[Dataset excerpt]
(begin)
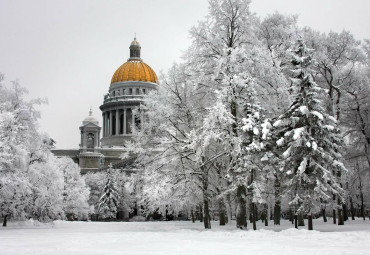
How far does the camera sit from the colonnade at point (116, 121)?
390 ft

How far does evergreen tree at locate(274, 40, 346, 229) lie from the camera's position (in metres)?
21.3

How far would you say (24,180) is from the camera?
2886 cm

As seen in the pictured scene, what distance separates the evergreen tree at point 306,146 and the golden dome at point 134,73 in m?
105

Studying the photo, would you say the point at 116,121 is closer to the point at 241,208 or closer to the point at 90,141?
the point at 90,141

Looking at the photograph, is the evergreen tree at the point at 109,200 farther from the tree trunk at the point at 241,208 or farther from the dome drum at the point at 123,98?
the tree trunk at the point at 241,208

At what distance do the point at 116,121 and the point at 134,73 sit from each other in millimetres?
15307

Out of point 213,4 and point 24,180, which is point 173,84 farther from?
point 24,180

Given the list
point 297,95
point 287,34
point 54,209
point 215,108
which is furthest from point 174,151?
point 54,209

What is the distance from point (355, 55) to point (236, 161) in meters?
13.9

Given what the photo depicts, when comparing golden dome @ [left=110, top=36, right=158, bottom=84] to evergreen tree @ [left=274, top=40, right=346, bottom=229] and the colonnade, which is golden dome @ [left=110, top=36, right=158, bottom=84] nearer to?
the colonnade

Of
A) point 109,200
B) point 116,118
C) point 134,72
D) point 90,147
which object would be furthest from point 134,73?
point 109,200

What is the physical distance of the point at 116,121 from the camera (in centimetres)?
12125

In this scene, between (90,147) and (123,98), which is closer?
(90,147)

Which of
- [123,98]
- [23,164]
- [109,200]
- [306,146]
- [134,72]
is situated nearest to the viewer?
[306,146]
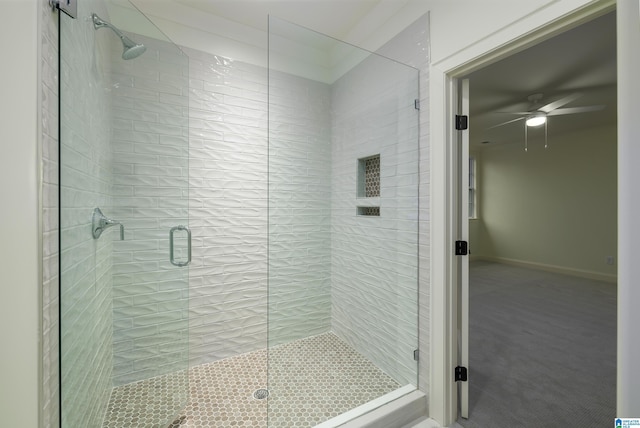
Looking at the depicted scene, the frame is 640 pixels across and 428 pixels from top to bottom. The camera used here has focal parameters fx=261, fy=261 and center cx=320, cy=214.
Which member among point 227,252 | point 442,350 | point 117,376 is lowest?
point 117,376

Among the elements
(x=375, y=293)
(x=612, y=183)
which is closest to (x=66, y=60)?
(x=375, y=293)

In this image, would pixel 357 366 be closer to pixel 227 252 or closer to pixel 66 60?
pixel 227 252

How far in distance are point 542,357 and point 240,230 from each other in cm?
279

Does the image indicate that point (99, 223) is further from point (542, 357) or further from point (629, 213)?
point (542, 357)

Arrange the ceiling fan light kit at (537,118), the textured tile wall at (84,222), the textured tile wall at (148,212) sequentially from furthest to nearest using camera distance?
the ceiling fan light kit at (537,118) → the textured tile wall at (148,212) → the textured tile wall at (84,222)

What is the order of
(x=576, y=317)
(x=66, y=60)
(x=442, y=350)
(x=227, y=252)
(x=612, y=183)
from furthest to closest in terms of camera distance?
(x=612, y=183) → (x=576, y=317) → (x=227, y=252) → (x=442, y=350) → (x=66, y=60)

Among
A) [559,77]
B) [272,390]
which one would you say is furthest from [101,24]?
[559,77]

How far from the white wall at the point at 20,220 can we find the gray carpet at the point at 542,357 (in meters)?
2.05

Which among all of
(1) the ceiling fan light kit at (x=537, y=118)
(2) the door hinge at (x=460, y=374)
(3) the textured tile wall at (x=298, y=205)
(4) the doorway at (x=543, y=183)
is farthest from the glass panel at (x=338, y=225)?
(1) the ceiling fan light kit at (x=537, y=118)

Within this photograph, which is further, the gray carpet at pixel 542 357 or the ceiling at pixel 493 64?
the ceiling at pixel 493 64

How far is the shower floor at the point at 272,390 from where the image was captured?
4.90 ft

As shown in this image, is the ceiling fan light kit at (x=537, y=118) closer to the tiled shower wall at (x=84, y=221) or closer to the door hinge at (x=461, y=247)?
the door hinge at (x=461, y=247)

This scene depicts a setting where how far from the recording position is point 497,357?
7.36 ft

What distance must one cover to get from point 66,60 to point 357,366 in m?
2.30
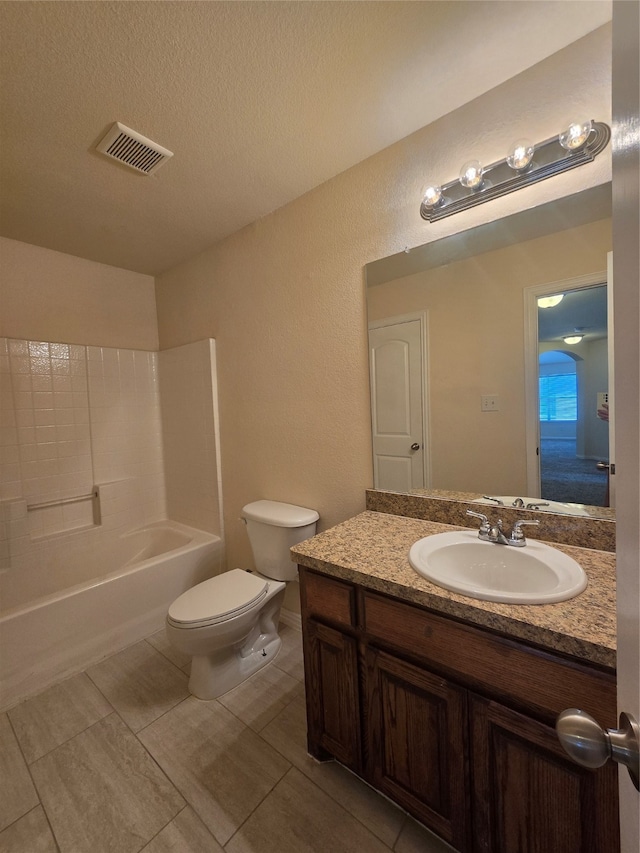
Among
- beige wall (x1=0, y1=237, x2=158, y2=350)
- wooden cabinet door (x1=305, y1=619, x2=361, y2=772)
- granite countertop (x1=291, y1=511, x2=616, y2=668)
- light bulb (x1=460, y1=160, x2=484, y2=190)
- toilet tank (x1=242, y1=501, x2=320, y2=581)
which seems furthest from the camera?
beige wall (x1=0, y1=237, x2=158, y2=350)

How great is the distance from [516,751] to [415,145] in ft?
6.41

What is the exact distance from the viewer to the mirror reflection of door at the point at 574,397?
→ 1.06 meters

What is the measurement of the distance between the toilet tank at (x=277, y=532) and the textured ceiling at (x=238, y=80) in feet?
5.37

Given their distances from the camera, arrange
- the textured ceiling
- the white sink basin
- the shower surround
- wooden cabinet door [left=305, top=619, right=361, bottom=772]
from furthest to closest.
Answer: the shower surround
wooden cabinet door [left=305, top=619, right=361, bottom=772]
the textured ceiling
the white sink basin

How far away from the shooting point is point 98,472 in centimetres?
235

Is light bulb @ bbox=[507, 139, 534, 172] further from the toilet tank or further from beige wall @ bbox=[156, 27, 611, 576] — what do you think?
the toilet tank

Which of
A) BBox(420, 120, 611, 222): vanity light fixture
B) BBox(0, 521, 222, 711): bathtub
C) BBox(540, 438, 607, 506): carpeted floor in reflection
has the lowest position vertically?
BBox(0, 521, 222, 711): bathtub

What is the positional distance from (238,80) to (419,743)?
6.88ft

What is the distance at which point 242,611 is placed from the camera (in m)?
1.47

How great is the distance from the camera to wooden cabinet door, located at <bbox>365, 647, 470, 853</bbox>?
2.80ft

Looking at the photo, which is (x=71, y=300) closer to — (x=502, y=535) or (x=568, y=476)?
(x=502, y=535)

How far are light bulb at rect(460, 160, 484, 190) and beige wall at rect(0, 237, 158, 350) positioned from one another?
234 cm

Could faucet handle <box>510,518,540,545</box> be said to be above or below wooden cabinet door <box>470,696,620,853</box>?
above

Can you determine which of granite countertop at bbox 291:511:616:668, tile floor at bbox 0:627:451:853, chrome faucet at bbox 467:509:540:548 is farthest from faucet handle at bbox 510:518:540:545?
tile floor at bbox 0:627:451:853
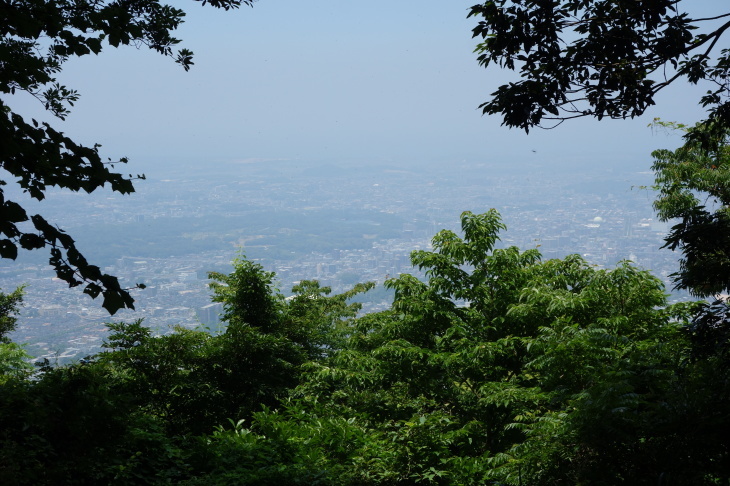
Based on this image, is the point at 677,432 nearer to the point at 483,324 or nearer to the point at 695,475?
the point at 695,475

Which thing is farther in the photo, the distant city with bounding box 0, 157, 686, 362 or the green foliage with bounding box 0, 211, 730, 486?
the distant city with bounding box 0, 157, 686, 362

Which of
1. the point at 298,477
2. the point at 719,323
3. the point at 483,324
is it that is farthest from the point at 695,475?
the point at 483,324

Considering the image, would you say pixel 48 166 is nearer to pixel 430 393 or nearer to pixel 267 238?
pixel 430 393

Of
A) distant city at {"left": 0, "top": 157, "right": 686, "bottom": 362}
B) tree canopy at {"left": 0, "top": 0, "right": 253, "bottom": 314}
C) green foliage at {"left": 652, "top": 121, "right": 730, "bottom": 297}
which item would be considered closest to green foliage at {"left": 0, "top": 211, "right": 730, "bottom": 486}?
green foliage at {"left": 652, "top": 121, "right": 730, "bottom": 297}

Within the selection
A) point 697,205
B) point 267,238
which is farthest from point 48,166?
point 267,238

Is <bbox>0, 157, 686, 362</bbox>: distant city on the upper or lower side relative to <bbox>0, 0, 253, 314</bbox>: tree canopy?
lower

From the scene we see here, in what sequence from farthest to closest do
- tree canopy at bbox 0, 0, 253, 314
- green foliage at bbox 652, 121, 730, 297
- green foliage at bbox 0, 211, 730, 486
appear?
1. green foliage at bbox 652, 121, 730, 297
2. green foliage at bbox 0, 211, 730, 486
3. tree canopy at bbox 0, 0, 253, 314

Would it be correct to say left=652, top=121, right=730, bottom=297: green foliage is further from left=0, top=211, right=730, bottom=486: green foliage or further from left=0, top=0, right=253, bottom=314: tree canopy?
left=0, top=0, right=253, bottom=314: tree canopy
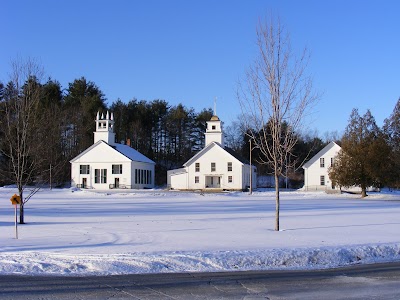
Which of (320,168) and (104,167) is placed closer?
(104,167)

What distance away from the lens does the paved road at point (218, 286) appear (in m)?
9.49

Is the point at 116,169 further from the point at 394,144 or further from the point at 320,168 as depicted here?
the point at 394,144

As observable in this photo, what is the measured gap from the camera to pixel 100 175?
7238 centimetres

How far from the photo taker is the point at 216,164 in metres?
72.3

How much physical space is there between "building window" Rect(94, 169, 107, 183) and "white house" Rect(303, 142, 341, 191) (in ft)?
96.3

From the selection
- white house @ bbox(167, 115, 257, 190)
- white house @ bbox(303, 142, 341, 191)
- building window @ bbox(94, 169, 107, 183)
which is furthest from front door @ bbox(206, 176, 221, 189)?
building window @ bbox(94, 169, 107, 183)

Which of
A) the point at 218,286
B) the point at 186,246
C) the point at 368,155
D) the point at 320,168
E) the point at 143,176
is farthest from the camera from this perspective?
the point at 143,176

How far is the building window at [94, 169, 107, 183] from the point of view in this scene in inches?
2849

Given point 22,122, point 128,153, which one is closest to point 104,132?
point 128,153

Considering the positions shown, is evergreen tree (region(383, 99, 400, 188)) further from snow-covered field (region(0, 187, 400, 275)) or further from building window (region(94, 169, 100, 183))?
building window (region(94, 169, 100, 183))

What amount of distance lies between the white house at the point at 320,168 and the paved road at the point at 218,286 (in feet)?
209

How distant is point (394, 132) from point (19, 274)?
55.2m

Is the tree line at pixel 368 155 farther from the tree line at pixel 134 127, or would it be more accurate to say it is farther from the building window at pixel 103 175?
the building window at pixel 103 175

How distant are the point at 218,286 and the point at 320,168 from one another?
66.8 metres
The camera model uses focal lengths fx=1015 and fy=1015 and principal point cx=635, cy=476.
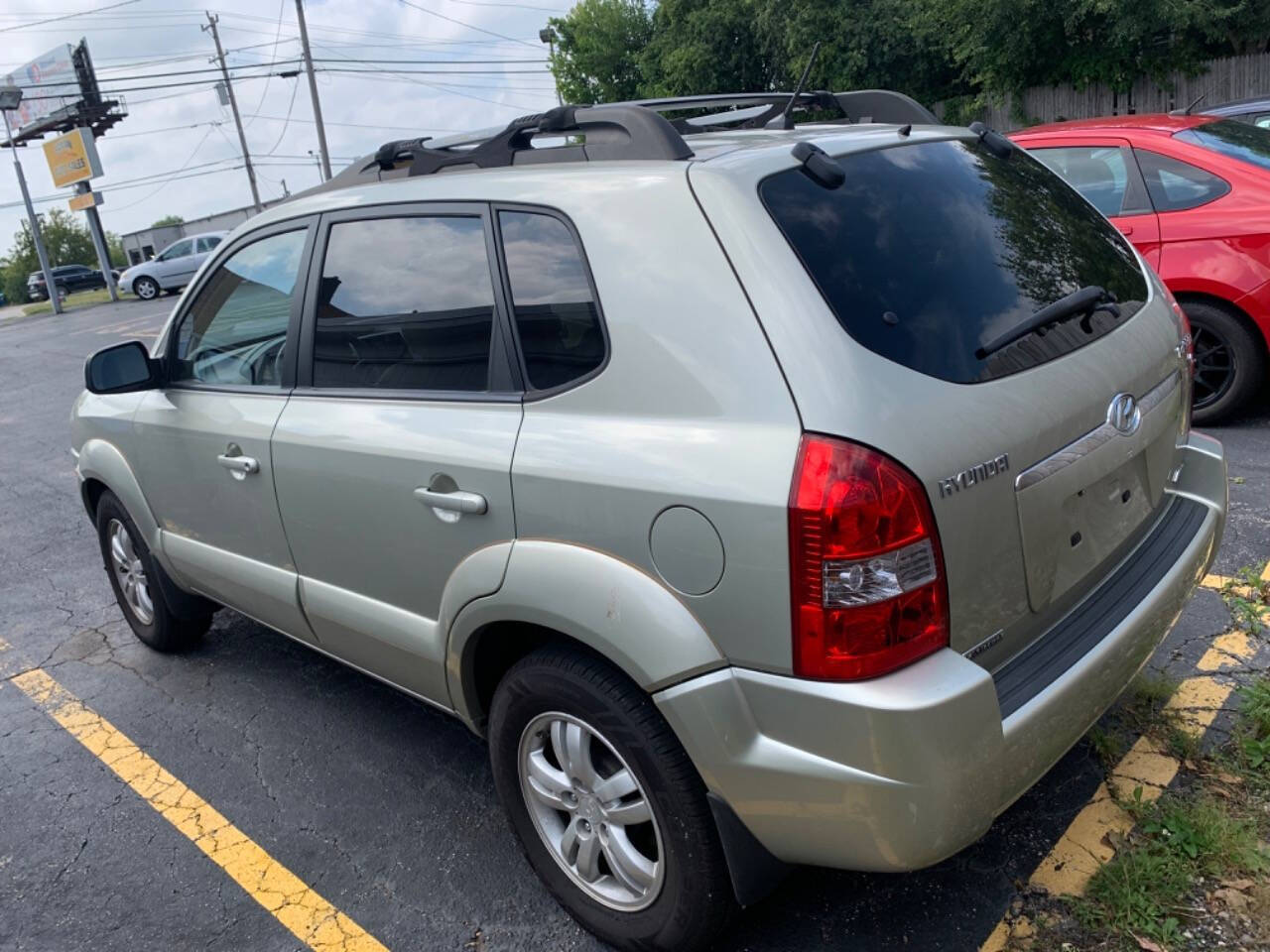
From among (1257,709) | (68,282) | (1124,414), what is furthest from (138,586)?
(68,282)

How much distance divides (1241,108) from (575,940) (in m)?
10.2

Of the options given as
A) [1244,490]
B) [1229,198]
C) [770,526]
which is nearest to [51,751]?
[770,526]

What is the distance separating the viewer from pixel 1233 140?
19.0ft

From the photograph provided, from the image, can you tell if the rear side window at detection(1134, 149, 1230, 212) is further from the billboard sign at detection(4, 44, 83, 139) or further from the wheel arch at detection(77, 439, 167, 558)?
the billboard sign at detection(4, 44, 83, 139)

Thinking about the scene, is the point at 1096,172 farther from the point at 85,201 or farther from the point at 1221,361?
the point at 85,201

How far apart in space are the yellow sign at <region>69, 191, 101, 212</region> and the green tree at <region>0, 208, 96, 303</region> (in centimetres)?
4085

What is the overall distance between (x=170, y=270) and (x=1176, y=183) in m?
31.4

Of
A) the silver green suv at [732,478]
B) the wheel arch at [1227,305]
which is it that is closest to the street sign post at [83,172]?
the wheel arch at [1227,305]

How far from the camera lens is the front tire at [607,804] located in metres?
2.17

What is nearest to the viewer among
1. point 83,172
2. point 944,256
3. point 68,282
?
point 944,256

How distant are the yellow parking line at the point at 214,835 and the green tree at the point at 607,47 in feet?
94.7

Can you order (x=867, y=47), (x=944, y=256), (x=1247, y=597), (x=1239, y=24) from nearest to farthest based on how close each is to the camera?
(x=944, y=256) < (x=1247, y=597) < (x=1239, y=24) < (x=867, y=47)

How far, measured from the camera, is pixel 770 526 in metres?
1.89

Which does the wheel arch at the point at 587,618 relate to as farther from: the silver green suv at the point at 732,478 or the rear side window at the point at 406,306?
the rear side window at the point at 406,306
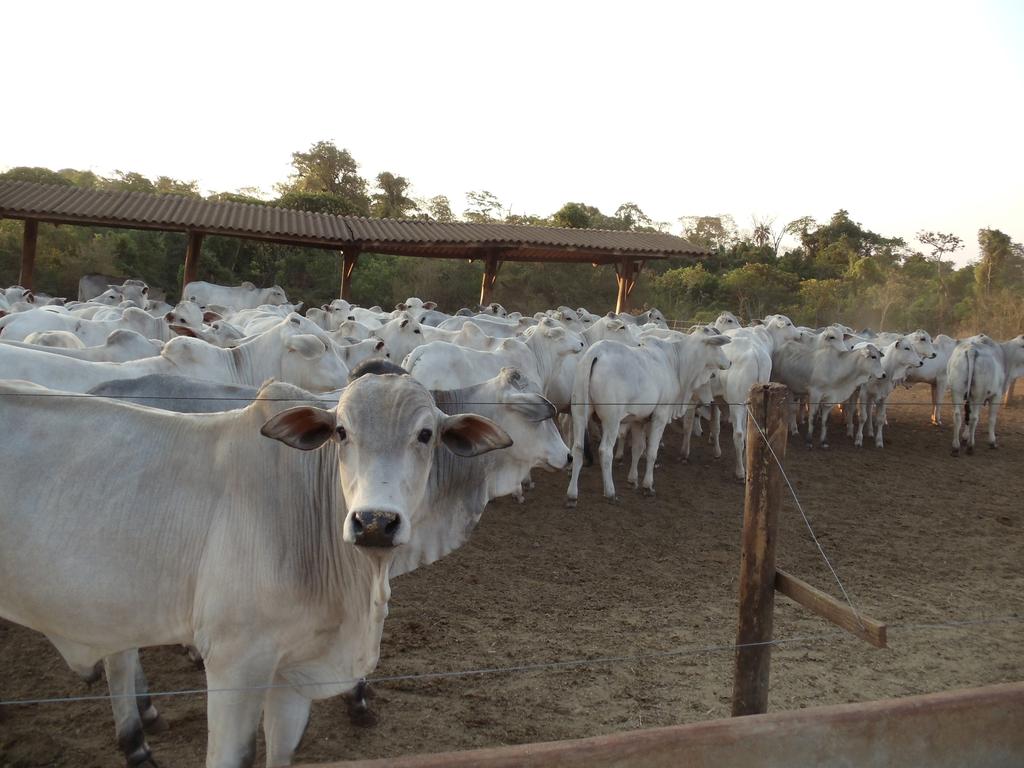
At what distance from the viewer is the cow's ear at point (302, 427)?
9.83 feet

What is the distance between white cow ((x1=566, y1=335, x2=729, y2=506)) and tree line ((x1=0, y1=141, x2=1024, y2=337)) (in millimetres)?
15876

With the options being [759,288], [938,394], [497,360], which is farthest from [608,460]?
[759,288]

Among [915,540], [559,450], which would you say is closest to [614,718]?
[559,450]

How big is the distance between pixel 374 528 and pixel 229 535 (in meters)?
0.74

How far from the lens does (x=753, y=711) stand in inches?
155

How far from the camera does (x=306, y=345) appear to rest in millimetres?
7828

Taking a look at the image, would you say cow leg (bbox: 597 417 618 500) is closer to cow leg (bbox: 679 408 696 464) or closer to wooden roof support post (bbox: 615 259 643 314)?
cow leg (bbox: 679 408 696 464)

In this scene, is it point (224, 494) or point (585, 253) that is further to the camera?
point (585, 253)

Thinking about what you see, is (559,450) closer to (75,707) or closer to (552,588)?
(552,588)

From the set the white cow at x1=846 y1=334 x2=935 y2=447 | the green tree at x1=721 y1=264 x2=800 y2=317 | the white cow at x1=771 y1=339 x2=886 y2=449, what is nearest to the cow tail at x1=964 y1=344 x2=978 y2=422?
the white cow at x1=846 y1=334 x2=935 y2=447

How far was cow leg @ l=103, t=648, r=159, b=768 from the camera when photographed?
3895mm

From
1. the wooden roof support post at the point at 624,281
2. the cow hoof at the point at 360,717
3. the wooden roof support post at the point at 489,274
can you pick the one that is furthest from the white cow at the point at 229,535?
the wooden roof support post at the point at 624,281

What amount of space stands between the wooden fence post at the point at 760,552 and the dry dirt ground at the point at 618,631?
513 mm

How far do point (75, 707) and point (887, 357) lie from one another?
14.0 meters
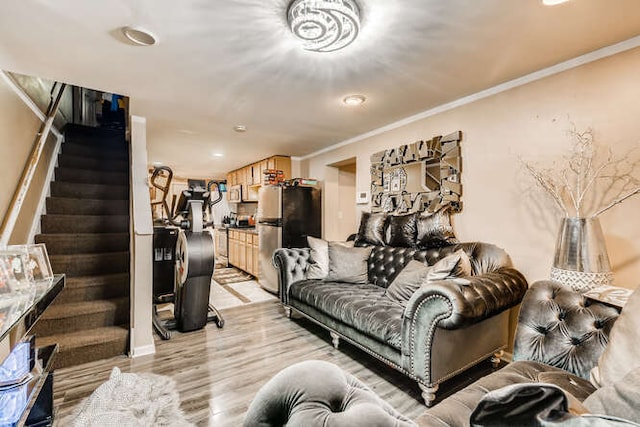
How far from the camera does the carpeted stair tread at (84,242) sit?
279 centimetres

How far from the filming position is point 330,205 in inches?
187

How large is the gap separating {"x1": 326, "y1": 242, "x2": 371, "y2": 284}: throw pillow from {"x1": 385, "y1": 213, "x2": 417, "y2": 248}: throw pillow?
29cm

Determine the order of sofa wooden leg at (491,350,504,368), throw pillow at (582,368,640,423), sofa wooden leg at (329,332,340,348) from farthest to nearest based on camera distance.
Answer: sofa wooden leg at (329,332,340,348) → sofa wooden leg at (491,350,504,368) → throw pillow at (582,368,640,423)

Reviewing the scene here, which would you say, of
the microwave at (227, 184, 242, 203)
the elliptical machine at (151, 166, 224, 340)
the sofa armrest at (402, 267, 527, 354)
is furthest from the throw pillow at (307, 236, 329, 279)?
the microwave at (227, 184, 242, 203)

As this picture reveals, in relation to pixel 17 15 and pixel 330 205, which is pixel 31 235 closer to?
pixel 17 15

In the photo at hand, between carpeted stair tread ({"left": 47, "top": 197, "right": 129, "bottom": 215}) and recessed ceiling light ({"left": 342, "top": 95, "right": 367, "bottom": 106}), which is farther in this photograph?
carpeted stair tread ({"left": 47, "top": 197, "right": 129, "bottom": 215})

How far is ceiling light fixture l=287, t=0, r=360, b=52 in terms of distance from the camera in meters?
1.39

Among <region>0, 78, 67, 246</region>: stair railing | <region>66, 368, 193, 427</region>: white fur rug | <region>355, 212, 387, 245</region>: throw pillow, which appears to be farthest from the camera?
<region>355, 212, 387, 245</region>: throw pillow

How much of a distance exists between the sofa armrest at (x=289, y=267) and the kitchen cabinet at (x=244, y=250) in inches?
72.5

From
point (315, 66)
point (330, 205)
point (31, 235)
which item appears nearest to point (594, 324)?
point (315, 66)

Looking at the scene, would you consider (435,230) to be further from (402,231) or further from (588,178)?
(588,178)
(end)
▸ **Goal of the exercise**:
Exactly repeat the lines from the line that contains "Reviewing the scene" to the end of the entries, both included, and leave out all other lines.

▸ **Response**:
Reviewing the scene here, which would you say, of
the microwave at (227, 184, 242, 203)
the elliptical machine at (151, 166, 224, 340)
the sofa armrest at (402, 267, 527, 354)
is furthest from the throw pillow at (307, 236, 329, 279)?
the microwave at (227, 184, 242, 203)

As this picture reveals, in relation to pixel 17 15 and pixel 330 205, which is pixel 31 235 closer to?
pixel 17 15

In the photo at hand, between carpeted stair tread ({"left": 47, "top": 197, "right": 129, "bottom": 215}) and recessed ceiling light ({"left": 342, "top": 95, "right": 367, "bottom": 106}), which is farther in this photograph?
carpeted stair tread ({"left": 47, "top": 197, "right": 129, "bottom": 215})

How far is ceiling light fixture l=287, t=0, r=360, b=52 in terms of distance from the camera in meters?
1.39

Among <region>0, 78, 67, 246</region>: stair railing | <region>66, 368, 193, 427</region>: white fur rug | <region>355, 212, 387, 245</region>: throw pillow, which appears to be farthest from the camera?
<region>355, 212, 387, 245</region>: throw pillow

How much of a distance exists between the sofa armrest at (x=289, y=267) and the kitchen cabinet at (x=244, y=250) in inches?
72.5

From
point (315, 66)
point (330, 205)
point (31, 235)
which item appears nearest to point (594, 324)?
point (315, 66)

Looking at the scene, would you consider (435,230) to be further from (402,231) or further from (588,178)?
(588,178)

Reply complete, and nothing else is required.